*Data:*
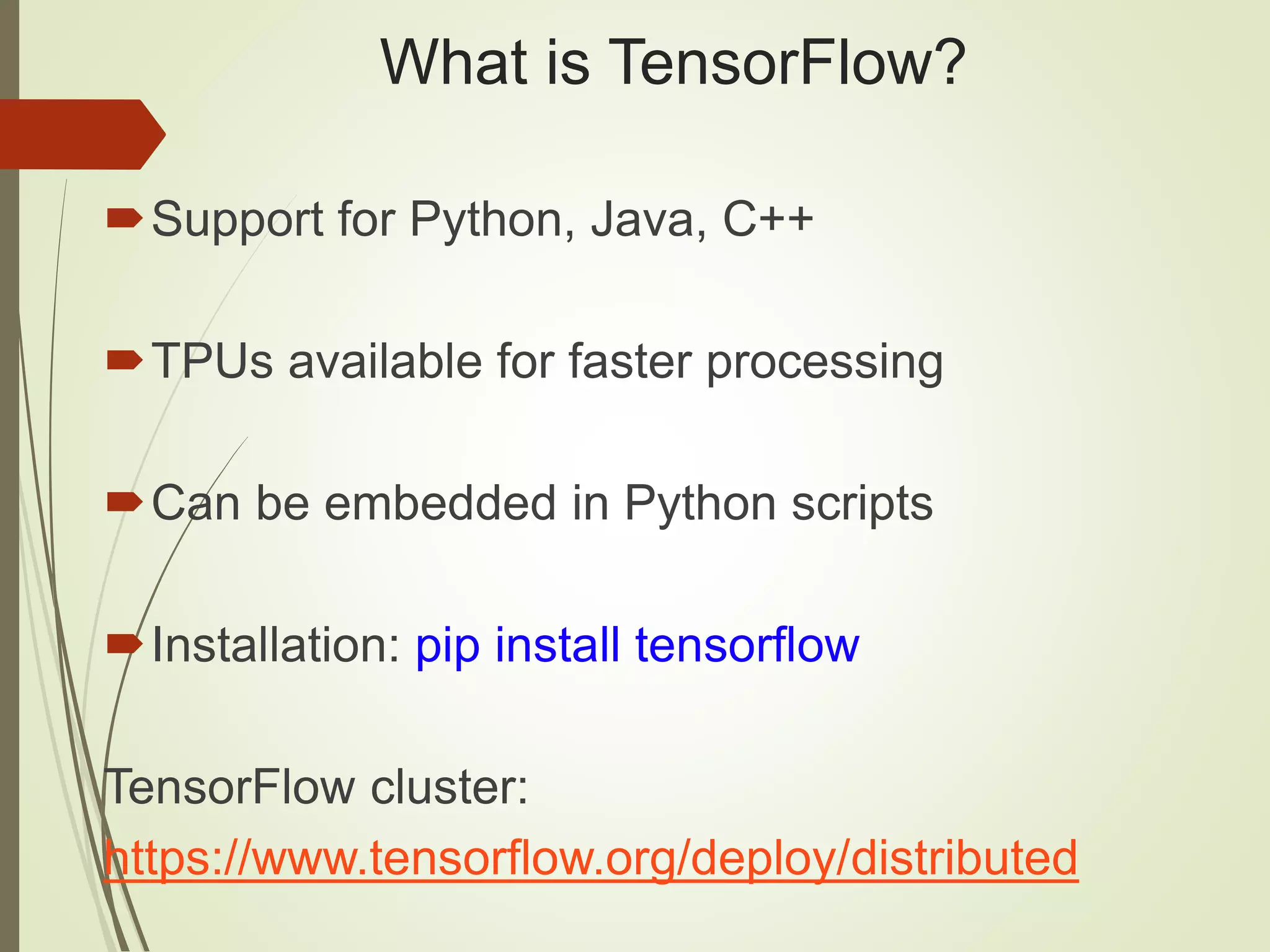 What is TensorFlow?

Support for Python, Java, C++

TPUs available for faster processing

Can be embedded in Python scripts

Installation: pip install tensorflow

TensorFlow cluster:
https://www.tensorflow.org/deploy/distributed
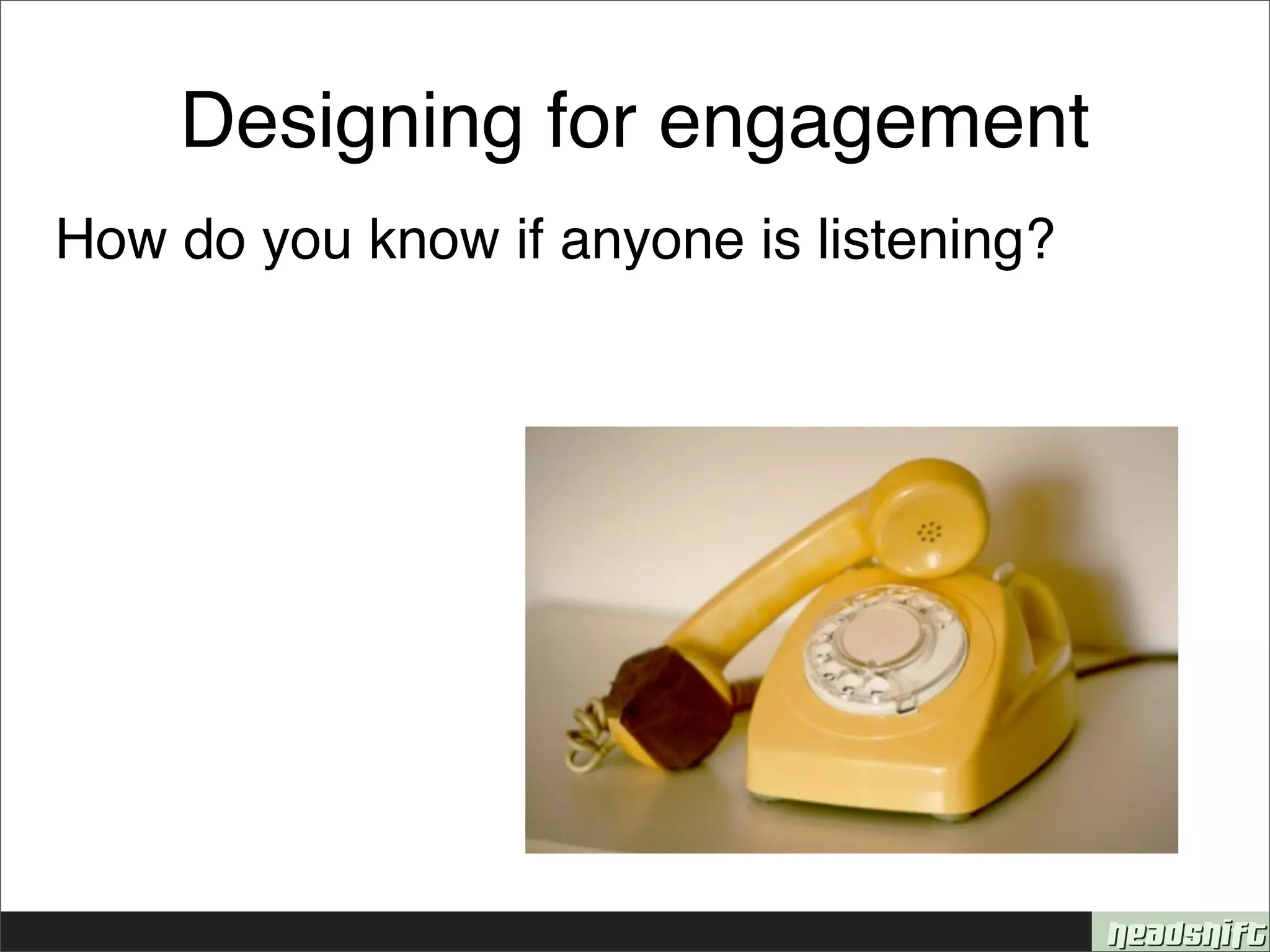 Designing for engagement

How do you know if anyone is listening?

headshift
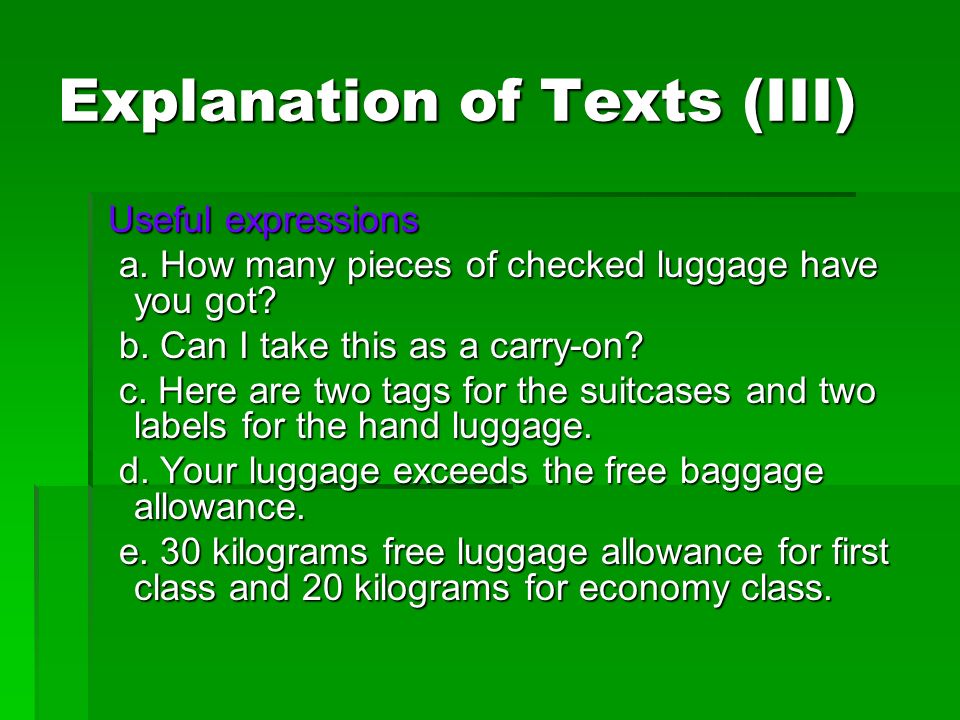 Explanation of Texts (III)

Useful expressions

a. How many pieces of checked luggage have you got?

b. Can I take this as a carry-on?

c. Here are two tags for the suitcases and two labels for the hand luggage.

d. Your luggage exceeds the free baggage allowance.

e. 30 kilograms free luggage allowance for first class and 20 kilograms for economy class.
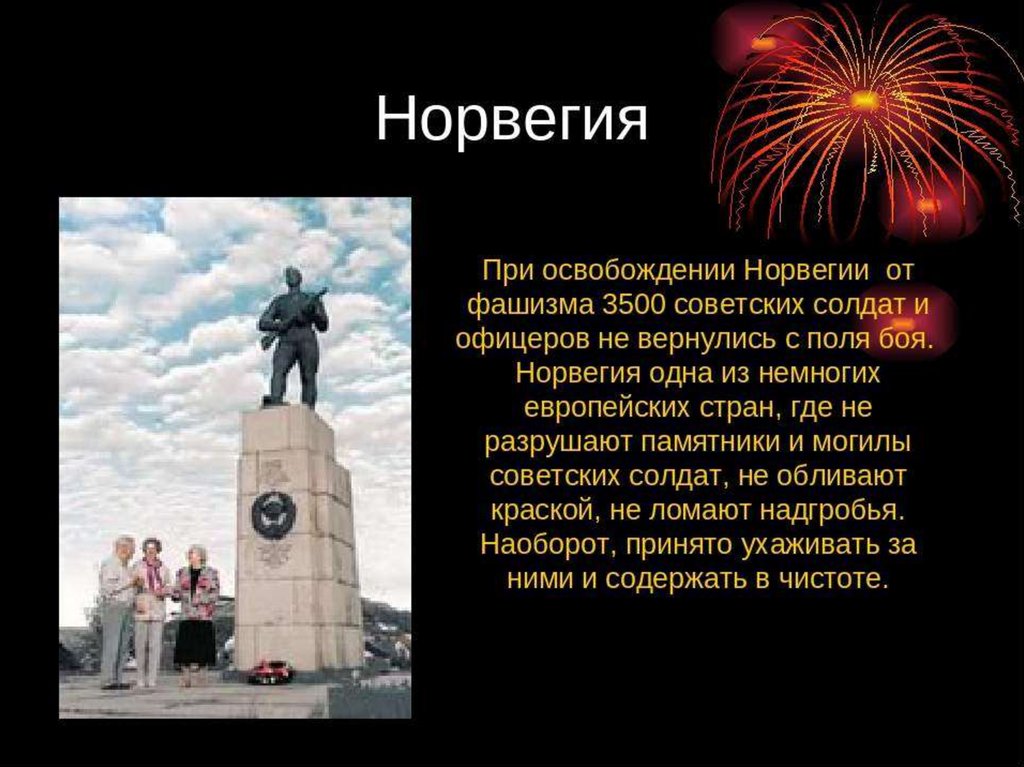 Норвегия

При освобождении Норвегии от фашизма 3500 советских солдат и офицеров не вернулись с поля боя. Норвегия одна из немногих европейских стран, где не разрушают памятники и могилы советских солдат, не обливают краской, не ломают надгробья. Наоборот, принято ухаживать за ними и содержать в чистоте.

*Work to complete:* Copy only what runs above from the line containing "TPUs available for faster processing" through the line containing "d. Your luggage", exactly. Leave out the pictures.

*Result of this task:*
TPUs available for faster processing

Can be embedded in Python scripts

Installation: pip install tensorflow

TensorFlow cluster:
https://www.tensorflow.org/deploy/distributed
 Designing for engagement

How do you know if anyone is listening?

headshift
 Explanation of Texts (III)

Useful expressions

a. How many pieces of checked luggage have you got?

b. Can I take this as a carry-on?

c. Here are two tags for the suitcases and two labels for the hand luggage.

d. Your luggage exceeds the free baggage allowance.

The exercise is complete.